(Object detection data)
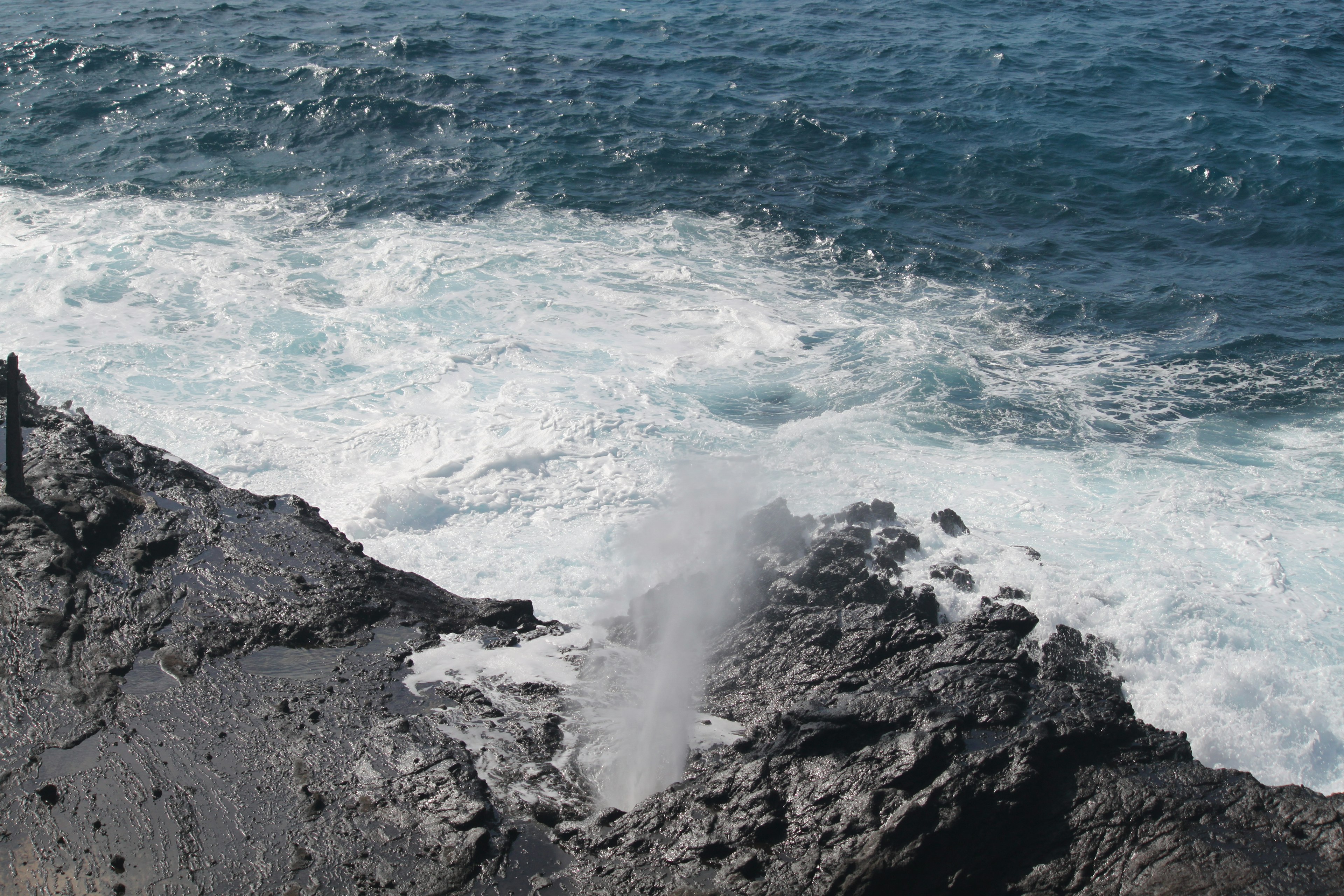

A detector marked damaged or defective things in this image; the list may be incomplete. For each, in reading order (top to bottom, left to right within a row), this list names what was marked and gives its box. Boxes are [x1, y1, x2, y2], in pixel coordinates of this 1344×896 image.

rusted metal post [6, 355, 23, 497]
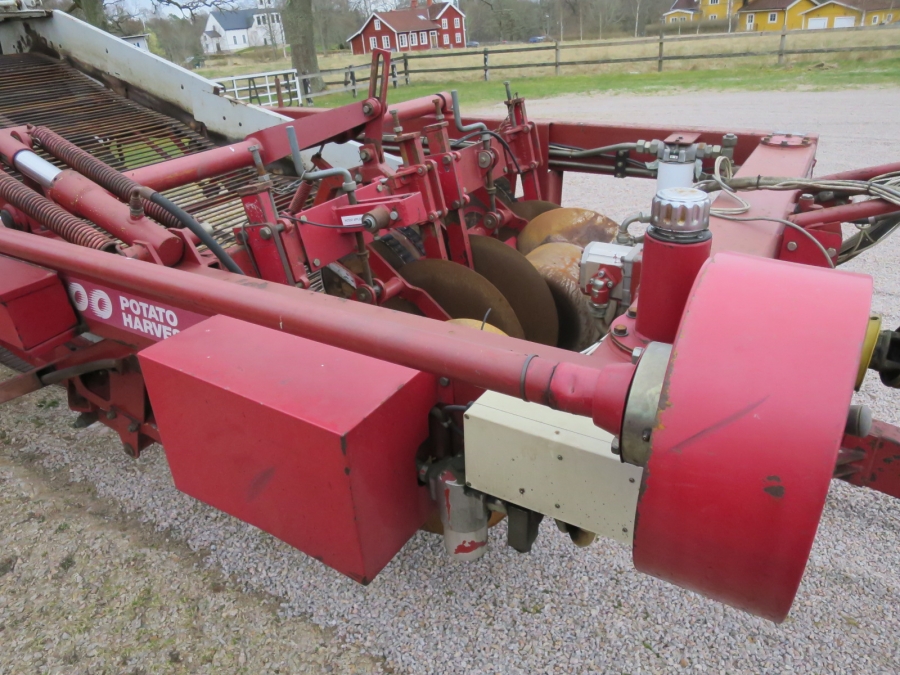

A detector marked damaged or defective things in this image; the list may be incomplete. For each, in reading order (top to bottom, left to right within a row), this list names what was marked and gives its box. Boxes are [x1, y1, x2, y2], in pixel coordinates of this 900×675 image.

rusty metal disc [506, 199, 564, 223]
rusty metal disc [516, 206, 624, 256]
rusty metal disc [398, 258, 524, 338]
rusty metal disc [468, 234, 560, 348]
rusty metal disc [524, 243, 600, 352]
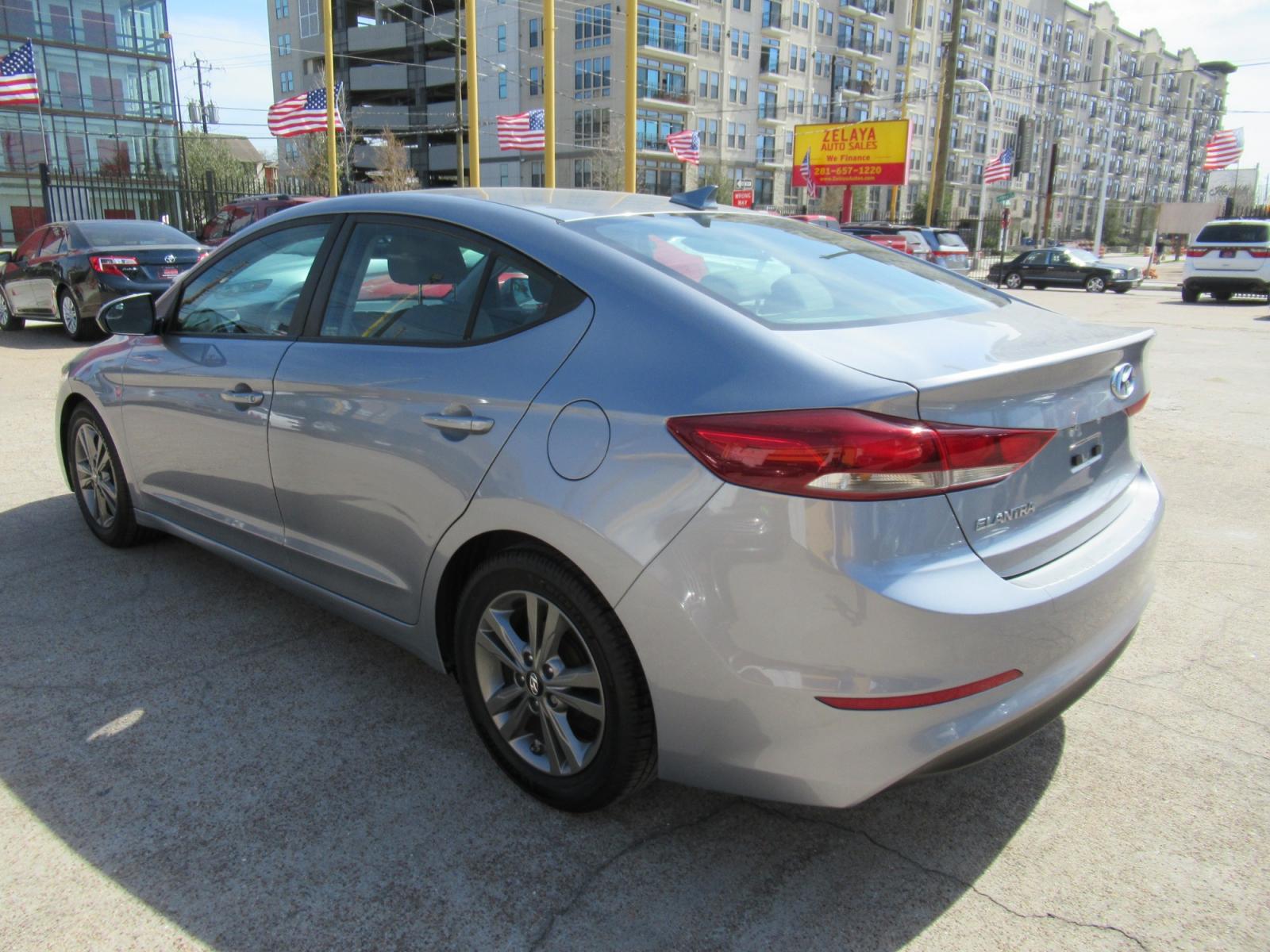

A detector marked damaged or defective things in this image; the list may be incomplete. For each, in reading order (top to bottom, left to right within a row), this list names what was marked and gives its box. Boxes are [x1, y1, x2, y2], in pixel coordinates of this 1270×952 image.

cracked concrete ground [0, 290, 1264, 952]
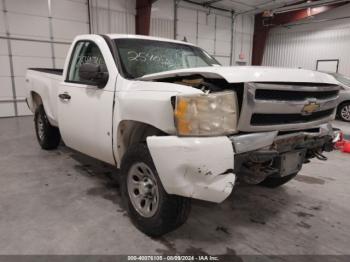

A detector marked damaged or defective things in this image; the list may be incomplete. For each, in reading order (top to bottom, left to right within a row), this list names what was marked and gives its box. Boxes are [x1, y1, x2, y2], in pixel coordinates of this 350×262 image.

broken headlight [174, 91, 238, 136]
crumpled front bumper [147, 123, 340, 203]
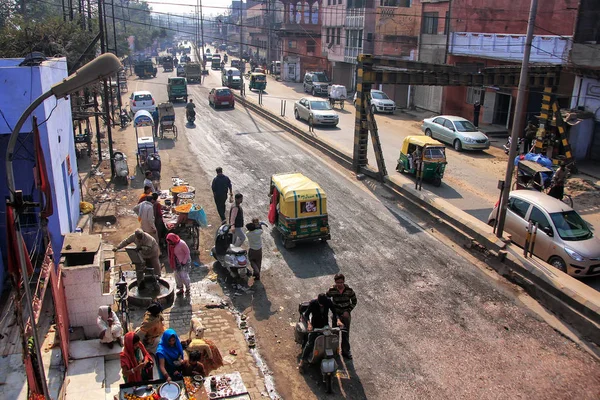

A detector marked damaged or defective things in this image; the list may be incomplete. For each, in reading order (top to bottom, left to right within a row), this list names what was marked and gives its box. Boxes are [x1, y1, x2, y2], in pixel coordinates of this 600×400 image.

:: To do ::
Recast the listing above as a numbered list with one line per item and no blank lines. Leave the pictures out.

:: Expected answer ::
1. A detector marked damaged or defective things in this image; the list may be incomplete. For each, in reading order (top to bottom, left to right within a row), this list names what was marked and gives its box. Boxes are [x1, y1, x2, y2], in pixel coordinates of this 1344×896 image.
2. rusted metal post [6, 355, 23, 497]
3. A detector marked damaged or defective things in this image; the list may be incomplete. For each, in reading order (top to bottom, left to right within a row), this list names what was marked and gives its box. Boxes are [x1, y1, x2, y2], in pixel coordinates of this 900×675 image.
4. rusty metal disc [506, 199, 564, 223]
5. rusty metal disc [516, 206, 624, 256]
6. rusty metal disc [398, 258, 524, 338]
7. rusty metal disc [468, 234, 560, 348]
8. rusty metal disc [524, 243, 600, 352]
9. A detector marked damaged or defective things in this image; the list may be incomplete. For each, in reading order (top to bottom, left to right within a row), this list names what was marked and gives its box. Boxes are [x1, y1, x2, y2], in pixel coordinates of this 1270×952 image.
10. cracked concrete ground [0, 290, 1264, 952]
11. A detector marked damaged or defective things in this image; the list may be incomplete. For each, in reading order (top to bottom, left to right within a row), this list names what was marked and gives its box. Boxes are [x1, y1, x2, y2], in pixel coordinates of this 350×262 image.
12. broken headlight [174, 91, 238, 136]
13. crumpled front bumper [147, 123, 340, 203]
14. A detector marked damaged or defective things in this image; the list may be incomplete. For each, in reading order (top to bottom, left to right within a row), this list names what was marked and gives its box. Boxes are [x1, y1, x2, y2], in pixel coordinates of this 600×400 image.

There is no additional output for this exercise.